Check your brain at the door, it’s Sherwood Schwartz’ slight sitcom brought to life and filled with song, Gilligan’s Island: The Musical. Camp can be fun, as long as there’s some kind of tongue-in-cheek attitude attached. However, the only cheekiness that comes from this musical is the inclusion of potential amorous relationships between Gilligan and Mary Ann and the Professor and Ginger. The show as mounted by Gerry and Laurie Cullity at Desert Stages is a paean to these shipwrecked stereotypes that is so earnestly presented and reverently performed that it almost survives its absolute lameness.
Sit right back and you’ll hear a tale, a tale of a fateful
trip. Everyone’s here: the klutzy Gilligan (Nick Lorenzini), the overwrought
Skipper (Russ Devan/Mike Ives), spoiled Thurston Howell III (Gerry
Cullity)
and his wife Lovey (Barbara McBain/Sue Sisley), sexy movie star Ginger (Juel
Mesnard/Natalie Sayer), the professor (Jim Carmody/Dominic
Kidwell) and Mary
Ann (Shelley Phetteplace/Lauren Rohrich). An alien (Myles
Vann) drops in
for a few cameos. Sherwood and Lloyd J. Schwartz’ script begins with
their initial shipwreck and ambles through a few very familiar plot twists.

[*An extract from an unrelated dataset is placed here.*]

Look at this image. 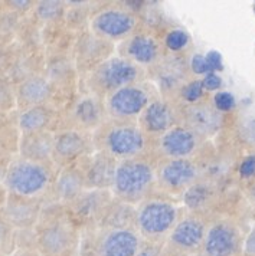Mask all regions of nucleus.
<instances>
[{"mask_svg":"<svg viewBox=\"0 0 255 256\" xmlns=\"http://www.w3.org/2000/svg\"><path fill=\"white\" fill-rule=\"evenodd\" d=\"M94 148L113 157L117 162L147 156L151 140L137 122L107 120L93 134Z\"/></svg>","mask_w":255,"mask_h":256,"instance_id":"nucleus-1","label":"nucleus"},{"mask_svg":"<svg viewBox=\"0 0 255 256\" xmlns=\"http://www.w3.org/2000/svg\"><path fill=\"white\" fill-rule=\"evenodd\" d=\"M156 163L157 158L153 154L118 162L111 186L114 198L137 206L146 198L154 196Z\"/></svg>","mask_w":255,"mask_h":256,"instance_id":"nucleus-2","label":"nucleus"},{"mask_svg":"<svg viewBox=\"0 0 255 256\" xmlns=\"http://www.w3.org/2000/svg\"><path fill=\"white\" fill-rule=\"evenodd\" d=\"M182 214L172 198L151 196L136 206L134 229L144 242L163 244Z\"/></svg>","mask_w":255,"mask_h":256,"instance_id":"nucleus-3","label":"nucleus"},{"mask_svg":"<svg viewBox=\"0 0 255 256\" xmlns=\"http://www.w3.org/2000/svg\"><path fill=\"white\" fill-rule=\"evenodd\" d=\"M147 70L134 62L114 55L85 75V92H91L105 98L120 88L144 81Z\"/></svg>","mask_w":255,"mask_h":256,"instance_id":"nucleus-4","label":"nucleus"},{"mask_svg":"<svg viewBox=\"0 0 255 256\" xmlns=\"http://www.w3.org/2000/svg\"><path fill=\"white\" fill-rule=\"evenodd\" d=\"M54 164H44L16 158L8 166L3 183L9 194L38 198L54 184Z\"/></svg>","mask_w":255,"mask_h":256,"instance_id":"nucleus-5","label":"nucleus"},{"mask_svg":"<svg viewBox=\"0 0 255 256\" xmlns=\"http://www.w3.org/2000/svg\"><path fill=\"white\" fill-rule=\"evenodd\" d=\"M140 16L126 6L110 4L97 9L88 19L94 35L111 44H121L139 32Z\"/></svg>","mask_w":255,"mask_h":256,"instance_id":"nucleus-6","label":"nucleus"},{"mask_svg":"<svg viewBox=\"0 0 255 256\" xmlns=\"http://www.w3.org/2000/svg\"><path fill=\"white\" fill-rule=\"evenodd\" d=\"M157 96H160L159 91L150 82L131 84L105 96V111L110 120L137 122L147 105Z\"/></svg>","mask_w":255,"mask_h":256,"instance_id":"nucleus-7","label":"nucleus"},{"mask_svg":"<svg viewBox=\"0 0 255 256\" xmlns=\"http://www.w3.org/2000/svg\"><path fill=\"white\" fill-rule=\"evenodd\" d=\"M200 178L196 158H160L156 163V190L164 198H182Z\"/></svg>","mask_w":255,"mask_h":256,"instance_id":"nucleus-8","label":"nucleus"},{"mask_svg":"<svg viewBox=\"0 0 255 256\" xmlns=\"http://www.w3.org/2000/svg\"><path fill=\"white\" fill-rule=\"evenodd\" d=\"M58 214L39 226L36 234L42 256H71L78 242V230L71 214Z\"/></svg>","mask_w":255,"mask_h":256,"instance_id":"nucleus-9","label":"nucleus"},{"mask_svg":"<svg viewBox=\"0 0 255 256\" xmlns=\"http://www.w3.org/2000/svg\"><path fill=\"white\" fill-rule=\"evenodd\" d=\"M153 85L162 98L176 102L183 85L192 80L189 59L182 54H164L163 58L147 70Z\"/></svg>","mask_w":255,"mask_h":256,"instance_id":"nucleus-10","label":"nucleus"},{"mask_svg":"<svg viewBox=\"0 0 255 256\" xmlns=\"http://www.w3.org/2000/svg\"><path fill=\"white\" fill-rule=\"evenodd\" d=\"M179 124L192 130L200 140L216 136L223 126V114L216 110L212 100H202L195 104L174 102Z\"/></svg>","mask_w":255,"mask_h":256,"instance_id":"nucleus-11","label":"nucleus"},{"mask_svg":"<svg viewBox=\"0 0 255 256\" xmlns=\"http://www.w3.org/2000/svg\"><path fill=\"white\" fill-rule=\"evenodd\" d=\"M143 239L134 228H95V256H139Z\"/></svg>","mask_w":255,"mask_h":256,"instance_id":"nucleus-12","label":"nucleus"},{"mask_svg":"<svg viewBox=\"0 0 255 256\" xmlns=\"http://www.w3.org/2000/svg\"><path fill=\"white\" fill-rule=\"evenodd\" d=\"M203 140L182 124H176L159 138L151 141V152L160 158H196Z\"/></svg>","mask_w":255,"mask_h":256,"instance_id":"nucleus-13","label":"nucleus"},{"mask_svg":"<svg viewBox=\"0 0 255 256\" xmlns=\"http://www.w3.org/2000/svg\"><path fill=\"white\" fill-rule=\"evenodd\" d=\"M242 234L229 219L209 222L200 256H238L242 254Z\"/></svg>","mask_w":255,"mask_h":256,"instance_id":"nucleus-14","label":"nucleus"},{"mask_svg":"<svg viewBox=\"0 0 255 256\" xmlns=\"http://www.w3.org/2000/svg\"><path fill=\"white\" fill-rule=\"evenodd\" d=\"M91 132L74 128H62L55 132L52 162L58 167H67L81 162L94 152Z\"/></svg>","mask_w":255,"mask_h":256,"instance_id":"nucleus-15","label":"nucleus"},{"mask_svg":"<svg viewBox=\"0 0 255 256\" xmlns=\"http://www.w3.org/2000/svg\"><path fill=\"white\" fill-rule=\"evenodd\" d=\"M208 223L205 216L185 212L174 224L164 244L180 252L197 255L205 240Z\"/></svg>","mask_w":255,"mask_h":256,"instance_id":"nucleus-16","label":"nucleus"},{"mask_svg":"<svg viewBox=\"0 0 255 256\" xmlns=\"http://www.w3.org/2000/svg\"><path fill=\"white\" fill-rule=\"evenodd\" d=\"M70 124L65 128H74L94 134L108 120L104 98L91 92L77 96L68 110Z\"/></svg>","mask_w":255,"mask_h":256,"instance_id":"nucleus-17","label":"nucleus"},{"mask_svg":"<svg viewBox=\"0 0 255 256\" xmlns=\"http://www.w3.org/2000/svg\"><path fill=\"white\" fill-rule=\"evenodd\" d=\"M116 45L95 36L90 30H82L75 40L74 46V64L78 74L88 75L104 60L114 56Z\"/></svg>","mask_w":255,"mask_h":256,"instance_id":"nucleus-18","label":"nucleus"},{"mask_svg":"<svg viewBox=\"0 0 255 256\" xmlns=\"http://www.w3.org/2000/svg\"><path fill=\"white\" fill-rule=\"evenodd\" d=\"M118 55L134 62L146 70L153 68L164 55V46L157 36L149 32H137L118 46Z\"/></svg>","mask_w":255,"mask_h":256,"instance_id":"nucleus-19","label":"nucleus"},{"mask_svg":"<svg viewBox=\"0 0 255 256\" xmlns=\"http://www.w3.org/2000/svg\"><path fill=\"white\" fill-rule=\"evenodd\" d=\"M137 124L151 141L159 138L166 131L179 124L176 104L173 101L157 96L143 111Z\"/></svg>","mask_w":255,"mask_h":256,"instance_id":"nucleus-20","label":"nucleus"},{"mask_svg":"<svg viewBox=\"0 0 255 256\" xmlns=\"http://www.w3.org/2000/svg\"><path fill=\"white\" fill-rule=\"evenodd\" d=\"M117 164V160L98 150L82 158L80 166L84 170L87 190H111Z\"/></svg>","mask_w":255,"mask_h":256,"instance_id":"nucleus-21","label":"nucleus"},{"mask_svg":"<svg viewBox=\"0 0 255 256\" xmlns=\"http://www.w3.org/2000/svg\"><path fill=\"white\" fill-rule=\"evenodd\" d=\"M57 90L45 74H31L16 84V102L22 111L31 106L51 104Z\"/></svg>","mask_w":255,"mask_h":256,"instance_id":"nucleus-22","label":"nucleus"},{"mask_svg":"<svg viewBox=\"0 0 255 256\" xmlns=\"http://www.w3.org/2000/svg\"><path fill=\"white\" fill-rule=\"evenodd\" d=\"M113 198L114 196L111 190H85L74 203L67 206V210L72 219L97 224Z\"/></svg>","mask_w":255,"mask_h":256,"instance_id":"nucleus-23","label":"nucleus"},{"mask_svg":"<svg viewBox=\"0 0 255 256\" xmlns=\"http://www.w3.org/2000/svg\"><path fill=\"white\" fill-rule=\"evenodd\" d=\"M52 190L61 204L70 206L87 190L85 176L80 163L62 167L55 176Z\"/></svg>","mask_w":255,"mask_h":256,"instance_id":"nucleus-24","label":"nucleus"},{"mask_svg":"<svg viewBox=\"0 0 255 256\" xmlns=\"http://www.w3.org/2000/svg\"><path fill=\"white\" fill-rule=\"evenodd\" d=\"M54 138H55L54 131L21 134L19 142H18L19 157L24 160L35 162V163L54 164L52 162Z\"/></svg>","mask_w":255,"mask_h":256,"instance_id":"nucleus-25","label":"nucleus"},{"mask_svg":"<svg viewBox=\"0 0 255 256\" xmlns=\"http://www.w3.org/2000/svg\"><path fill=\"white\" fill-rule=\"evenodd\" d=\"M41 214V203L38 198H19L9 194L3 208V219L13 228H31L34 226Z\"/></svg>","mask_w":255,"mask_h":256,"instance_id":"nucleus-26","label":"nucleus"},{"mask_svg":"<svg viewBox=\"0 0 255 256\" xmlns=\"http://www.w3.org/2000/svg\"><path fill=\"white\" fill-rule=\"evenodd\" d=\"M58 122V111L51 104L31 106L19 111L16 126L21 134L54 131Z\"/></svg>","mask_w":255,"mask_h":256,"instance_id":"nucleus-27","label":"nucleus"},{"mask_svg":"<svg viewBox=\"0 0 255 256\" xmlns=\"http://www.w3.org/2000/svg\"><path fill=\"white\" fill-rule=\"evenodd\" d=\"M216 190L218 187L215 183H210L205 178H199L180 198L183 210L187 213H196L203 216V213L215 204L218 194Z\"/></svg>","mask_w":255,"mask_h":256,"instance_id":"nucleus-28","label":"nucleus"},{"mask_svg":"<svg viewBox=\"0 0 255 256\" xmlns=\"http://www.w3.org/2000/svg\"><path fill=\"white\" fill-rule=\"evenodd\" d=\"M136 206L123 203L117 198L105 208L95 228H134Z\"/></svg>","mask_w":255,"mask_h":256,"instance_id":"nucleus-29","label":"nucleus"},{"mask_svg":"<svg viewBox=\"0 0 255 256\" xmlns=\"http://www.w3.org/2000/svg\"><path fill=\"white\" fill-rule=\"evenodd\" d=\"M75 74H78V70L75 68L74 60L67 58L65 55H57L48 60L45 75L55 90H58L59 86H67L74 80Z\"/></svg>","mask_w":255,"mask_h":256,"instance_id":"nucleus-30","label":"nucleus"},{"mask_svg":"<svg viewBox=\"0 0 255 256\" xmlns=\"http://www.w3.org/2000/svg\"><path fill=\"white\" fill-rule=\"evenodd\" d=\"M67 3L59 0H41L34 8L35 18L44 24H58L67 16Z\"/></svg>","mask_w":255,"mask_h":256,"instance_id":"nucleus-31","label":"nucleus"},{"mask_svg":"<svg viewBox=\"0 0 255 256\" xmlns=\"http://www.w3.org/2000/svg\"><path fill=\"white\" fill-rule=\"evenodd\" d=\"M205 88L202 80L199 78H192L190 81L183 85V88L180 90L179 96L176 100V102H183V104H195L202 100H205Z\"/></svg>","mask_w":255,"mask_h":256,"instance_id":"nucleus-32","label":"nucleus"},{"mask_svg":"<svg viewBox=\"0 0 255 256\" xmlns=\"http://www.w3.org/2000/svg\"><path fill=\"white\" fill-rule=\"evenodd\" d=\"M187 44H189V35L183 29L179 28L169 30L163 40V46L169 50V54H182V50H185Z\"/></svg>","mask_w":255,"mask_h":256,"instance_id":"nucleus-33","label":"nucleus"},{"mask_svg":"<svg viewBox=\"0 0 255 256\" xmlns=\"http://www.w3.org/2000/svg\"><path fill=\"white\" fill-rule=\"evenodd\" d=\"M15 106H18L16 86L8 78H0V112H9Z\"/></svg>","mask_w":255,"mask_h":256,"instance_id":"nucleus-34","label":"nucleus"},{"mask_svg":"<svg viewBox=\"0 0 255 256\" xmlns=\"http://www.w3.org/2000/svg\"><path fill=\"white\" fill-rule=\"evenodd\" d=\"M212 102L222 114H226L235 108V98L231 92H226V91H219L215 94L212 96Z\"/></svg>","mask_w":255,"mask_h":256,"instance_id":"nucleus-35","label":"nucleus"},{"mask_svg":"<svg viewBox=\"0 0 255 256\" xmlns=\"http://www.w3.org/2000/svg\"><path fill=\"white\" fill-rule=\"evenodd\" d=\"M189 66H190L192 75H196V76H206L208 74L212 72L208 60H206V56L199 55V54L193 55L192 58L189 59Z\"/></svg>","mask_w":255,"mask_h":256,"instance_id":"nucleus-36","label":"nucleus"},{"mask_svg":"<svg viewBox=\"0 0 255 256\" xmlns=\"http://www.w3.org/2000/svg\"><path fill=\"white\" fill-rule=\"evenodd\" d=\"M36 2L31 0H11V2H5L6 9L11 10L15 14H25L29 10H34Z\"/></svg>","mask_w":255,"mask_h":256,"instance_id":"nucleus-37","label":"nucleus"},{"mask_svg":"<svg viewBox=\"0 0 255 256\" xmlns=\"http://www.w3.org/2000/svg\"><path fill=\"white\" fill-rule=\"evenodd\" d=\"M239 176L243 180H251L255 177V154L248 156L242 160V163L239 164Z\"/></svg>","mask_w":255,"mask_h":256,"instance_id":"nucleus-38","label":"nucleus"},{"mask_svg":"<svg viewBox=\"0 0 255 256\" xmlns=\"http://www.w3.org/2000/svg\"><path fill=\"white\" fill-rule=\"evenodd\" d=\"M202 84H203V88H205L206 92H216L222 86V80H220L218 74L210 72L206 76L202 78Z\"/></svg>","mask_w":255,"mask_h":256,"instance_id":"nucleus-39","label":"nucleus"},{"mask_svg":"<svg viewBox=\"0 0 255 256\" xmlns=\"http://www.w3.org/2000/svg\"><path fill=\"white\" fill-rule=\"evenodd\" d=\"M242 256H255V226L249 230L243 240Z\"/></svg>","mask_w":255,"mask_h":256,"instance_id":"nucleus-40","label":"nucleus"},{"mask_svg":"<svg viewBox=\"0 0 255 256\" xmlns=\"http://www.w3.org/2000/svg\"><path fill=\"white\" fill-rule=\"evenodd\" d=\"M205 56H206V60H208L209 66H210L212 72H213V70H222V56L219 55V52H216V50H210V52L206 54Z\"/></svg>","mask_w":255,"mask_h":256,"instance_id":"nucleus-41","label":"nucleus"},{"mask_svg":"<svg viewBox=\"0 0 255 256\" xmlns=\"http://www.w3.org/2000/svg\"><path fill=\"white\" fill-rule=\"evenodd\" d=\"M159 256H196V255H192V254H186V252H180V250H176V249H172V248H169V246H163L162 252H160V255Z\"/></svg>","mask_w":255,"mask_h":256,"instance_id":"nucleus-42","label":"nucleus"},{"mask_svg":"<svg viewBox=\"0 0 255 256\" xmlns=\"http://www.w3.org/2000/svg\"><path fill=\"white\" fill-rule=\"evenodd\" d=\"M246 193L255 202V177L248 182V184H246Z\"/></svg>","mask_w":255,"mask_h":256,"instance_id":"nucleus-43","label":"nucleus"},{"mask_svg":"<svg viewBox=\"0 0 255 256\" xmlns=\"http://www.w3.org/2000/svg\"><path fill=\"white\" fill-rule=\"evenodd\" d=\"M3 152H5V144L0 140V158H2V156H3Z\"/></svg>","mask_w":255,"mask_h":256,"instance_id":"nucleus-44","label":"nucleus"},{"mask_svg":"<svg viewBox=\"0 0 255 256\" xmlns=\"http://www.w3.org/2000/svg\"><path fill=\"white\" fill-rule=\"evenodd\" d=\"M254 12H255V4H254Z\"/></svg>","mask_w":255,"mask_h":256,"instance_id":"nucleus-45","label":"nucleus"}]
</instances>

Hope and Laurence Juber’s songs are pleasant and dissolve like cotton
candy once they’re spun. The substance of this evening depends on your
love of the original series. You need to invest a lot to get anything from
this.
That’s not to say that the performances don’t
try to rise above the mind-numbingly mundane offering. Some of the actors
are quite impressive. Devan’s Skipper, Cullity’s Thurston and
McBain’s Lovey are strong. Devan has Alan Hale Jr.’s movements
and attitude down perfectly, and he’s a strong singer. McBain is an
even better version of Lovey than the one that Natalie Schafer offered. Cullity
does not offer an imitation as much as a clever reinterpretation of Jim Backus’ sublime
creation. When he and McBain work off each other, they are perfectly timed.
Rohrich is a pleasant and sweet singing Mary Ann. Vann acts as he can through
a giant rubber alien head and gloves.
Flaws in other performances are evident. Lorenzini is like
Gilligan on crack, acting more like Crispin Glover than Bob Denver. It’s
not a pretty sight. Kidwell does what he can, but he’s about as much
the Professor as Danny Partridge. Worst of all is Sayer, who is completely
miscast as Ginger and who plies the wares of the movie star like a streetwalker.
Any attempt at sex appeal is laughably overt and her voice is all over the
map.
The direction is everything required for this over-the-top trip. The technical elements are strong. The canned music is as cheesy as the script.
On several occasions when I stopped thinking, this evening offered some chortles. If you’re a Gilligan fanatic, you’ll have a great time. However, like myself, if you ever found the cardboard characters and their brainlessly implausible situations a waste of time, you might want to avoid this offering.